Marco DELOGU
L’état d’exception inauguré au printemps 2020 a provoqué une série de bouleversements dans pratiquement tous les aspects de la vie quotidienne. Soudain, nous nous sommes retrouvés enveloppés dans un sentiment d’attente et de suspension, qui impliquait les mêmes endroits que nous vivions et remplissions auparavant. . « L’Italie est le pays des cent carrés » rappelle Joseph Rykwert dans sa contribution à ce volume. Ces places, symbole d’une beauté italienne répandue, redeviennent maintenant, peut-être pour la première fois dans la vie de chacun de nous, des lieux imaginaires «vus» si seulement par les grands artistes et les esprits qui les ont conçus, pensés, réalisés et ornés. […]
J’ai donc décidé de réunir photographes et écrivains dans ce projet, chacun avec la puissance expressive de son propre moyen d’expression pour raconter une place, sur des pistes parallèles qui représenterait pour eux une petite patrie. Au cours de mon expérience à l’Institut culturel italien de Londres, j’ai voulu fortement diriger un environnement dans lequel la contamination entre les différents arts était l’épine dorsale des activités et des événements qui animaient l’Institut et qui se sont ensuite intégrés aux quatre volumes de Conversations sur la place Belgrave. Pour ce projet je voulais continuer sur cette voie et la formation des « couples » elle-même était un aspect très intéressant de la préparation. Certains se connaissaient depuis un certain temps, d’autres non, mais il y avait toujours un lien fort avec le territoire pour des raisons personnelles, des choix de vie ou des histoires de famille. De nombreux auteurs ont passé le verrouillage à quelques mètres de la place choisie, tandis que d’autres y ont vécu pendant de nombreuses années.
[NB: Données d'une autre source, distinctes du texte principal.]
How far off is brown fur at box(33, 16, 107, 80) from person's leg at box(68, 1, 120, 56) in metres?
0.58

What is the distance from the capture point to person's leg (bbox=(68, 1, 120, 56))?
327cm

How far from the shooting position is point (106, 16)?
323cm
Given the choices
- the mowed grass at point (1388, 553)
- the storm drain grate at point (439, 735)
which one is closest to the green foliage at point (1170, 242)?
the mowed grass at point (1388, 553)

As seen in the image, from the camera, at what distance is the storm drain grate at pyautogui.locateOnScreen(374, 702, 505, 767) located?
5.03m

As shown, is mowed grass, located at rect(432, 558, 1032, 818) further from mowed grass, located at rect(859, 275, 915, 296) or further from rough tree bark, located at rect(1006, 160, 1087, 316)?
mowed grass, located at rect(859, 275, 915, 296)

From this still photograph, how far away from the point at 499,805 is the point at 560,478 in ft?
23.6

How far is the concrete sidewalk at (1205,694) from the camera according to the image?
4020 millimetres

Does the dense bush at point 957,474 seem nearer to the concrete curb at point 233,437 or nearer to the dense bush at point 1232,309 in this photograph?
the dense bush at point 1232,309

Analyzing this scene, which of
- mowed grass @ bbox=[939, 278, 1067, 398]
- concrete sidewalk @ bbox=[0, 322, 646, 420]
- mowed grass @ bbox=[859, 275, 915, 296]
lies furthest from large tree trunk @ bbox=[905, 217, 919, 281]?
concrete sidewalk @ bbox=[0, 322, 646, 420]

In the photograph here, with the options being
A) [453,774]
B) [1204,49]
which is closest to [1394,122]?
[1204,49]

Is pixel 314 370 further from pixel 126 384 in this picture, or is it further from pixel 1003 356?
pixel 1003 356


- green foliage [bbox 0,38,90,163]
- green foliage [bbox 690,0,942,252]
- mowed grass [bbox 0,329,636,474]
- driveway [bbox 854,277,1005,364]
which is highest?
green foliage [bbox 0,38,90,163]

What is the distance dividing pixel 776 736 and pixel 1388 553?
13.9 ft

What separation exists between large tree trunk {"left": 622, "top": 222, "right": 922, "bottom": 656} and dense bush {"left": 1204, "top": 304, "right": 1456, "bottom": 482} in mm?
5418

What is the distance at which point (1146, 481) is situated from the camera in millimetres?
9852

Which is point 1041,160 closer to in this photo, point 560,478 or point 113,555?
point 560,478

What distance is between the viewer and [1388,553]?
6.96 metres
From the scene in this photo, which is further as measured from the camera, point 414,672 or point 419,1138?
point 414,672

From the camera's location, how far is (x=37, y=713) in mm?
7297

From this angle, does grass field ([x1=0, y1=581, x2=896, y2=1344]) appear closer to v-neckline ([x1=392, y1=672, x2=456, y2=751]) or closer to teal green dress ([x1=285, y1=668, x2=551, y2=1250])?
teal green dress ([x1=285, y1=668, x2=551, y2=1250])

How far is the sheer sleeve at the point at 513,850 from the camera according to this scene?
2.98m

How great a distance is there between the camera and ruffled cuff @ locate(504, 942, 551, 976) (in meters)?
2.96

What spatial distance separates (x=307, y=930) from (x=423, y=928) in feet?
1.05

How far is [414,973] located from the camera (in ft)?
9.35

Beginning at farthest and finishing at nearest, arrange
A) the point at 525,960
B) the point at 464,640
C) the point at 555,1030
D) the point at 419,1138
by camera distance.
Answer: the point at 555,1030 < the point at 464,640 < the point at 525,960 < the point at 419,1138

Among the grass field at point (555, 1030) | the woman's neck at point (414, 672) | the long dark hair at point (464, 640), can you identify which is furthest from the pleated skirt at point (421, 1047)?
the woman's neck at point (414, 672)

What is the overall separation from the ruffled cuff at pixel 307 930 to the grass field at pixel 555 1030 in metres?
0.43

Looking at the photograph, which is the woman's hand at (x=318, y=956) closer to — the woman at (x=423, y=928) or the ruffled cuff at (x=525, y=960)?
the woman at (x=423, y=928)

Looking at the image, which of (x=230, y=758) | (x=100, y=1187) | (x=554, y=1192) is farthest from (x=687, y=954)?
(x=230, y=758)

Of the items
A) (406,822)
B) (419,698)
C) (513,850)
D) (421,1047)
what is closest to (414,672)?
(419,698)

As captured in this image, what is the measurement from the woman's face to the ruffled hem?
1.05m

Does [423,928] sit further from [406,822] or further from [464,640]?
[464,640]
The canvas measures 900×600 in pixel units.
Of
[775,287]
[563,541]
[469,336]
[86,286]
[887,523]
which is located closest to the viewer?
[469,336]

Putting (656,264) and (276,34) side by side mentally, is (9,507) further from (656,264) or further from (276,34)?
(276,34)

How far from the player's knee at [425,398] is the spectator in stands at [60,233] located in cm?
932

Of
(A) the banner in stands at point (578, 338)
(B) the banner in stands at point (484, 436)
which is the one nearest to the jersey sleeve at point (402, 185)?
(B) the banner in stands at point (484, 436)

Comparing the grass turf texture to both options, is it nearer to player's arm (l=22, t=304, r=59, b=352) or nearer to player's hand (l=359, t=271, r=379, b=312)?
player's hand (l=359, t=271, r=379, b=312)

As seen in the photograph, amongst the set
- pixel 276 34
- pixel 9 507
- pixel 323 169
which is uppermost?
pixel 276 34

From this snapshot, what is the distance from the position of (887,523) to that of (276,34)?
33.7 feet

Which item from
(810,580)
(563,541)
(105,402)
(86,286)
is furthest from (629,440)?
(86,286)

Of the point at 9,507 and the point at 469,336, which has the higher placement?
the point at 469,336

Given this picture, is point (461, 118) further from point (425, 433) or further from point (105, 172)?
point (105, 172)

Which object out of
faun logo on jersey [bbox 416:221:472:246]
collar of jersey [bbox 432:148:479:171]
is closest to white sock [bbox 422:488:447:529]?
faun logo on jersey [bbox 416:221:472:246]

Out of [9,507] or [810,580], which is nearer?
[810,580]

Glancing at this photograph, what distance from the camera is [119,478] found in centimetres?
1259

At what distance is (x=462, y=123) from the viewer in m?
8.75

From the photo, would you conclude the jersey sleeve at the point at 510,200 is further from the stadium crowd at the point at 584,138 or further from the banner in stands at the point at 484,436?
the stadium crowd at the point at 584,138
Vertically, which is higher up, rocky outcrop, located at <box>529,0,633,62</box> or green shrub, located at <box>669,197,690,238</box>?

Le défi était complexe, nous devions agir immédiatement, trouver des idées, des points de vue, mélanger le personnel avec l’histoire, améliorer la paternité de chacun, en tenant compte de certaines directives. Pour de nombreux écrivains, il n’était pas facile de trouver la concentration nécessaire; pour les photographes, cependant, il était difficile de quitter la maison (et ils l’ont fait en demandant des autorisations aux autorités compétentes). Nous avons également agi afin de saisir les opportunités telles qu’elles se présentaient: tantôt le texte était écrit en premier, tantôt la photo était écrite en premier. Dans certains cas, un auteur s’est inspiré du «compagnon de place», dans d’autres, le texte et l’image ont été écrits de manière totalement indépendante, mais le résultat coïncide ma manière étonnante. La relation entre la photographie et la littérature est longue et pleine d’excellents résultats et ce projet, tout en respectant l’autonomie des deux langues, travaillant sur la frontière subtile où les frontières sont ouvertes et renforcent la relation entre les différentes visions, en est un exemple. L’échange fort entre texte et l’image est un jeu de miroirs, de regards mutuels, vous pouvez rechercher l’image dans le texte et vice versa. Et c’est bien là qu’un socle commun de références s’est construit, qui s’est nourri du travail d’auteurs aux identités, âges et styles différents. […]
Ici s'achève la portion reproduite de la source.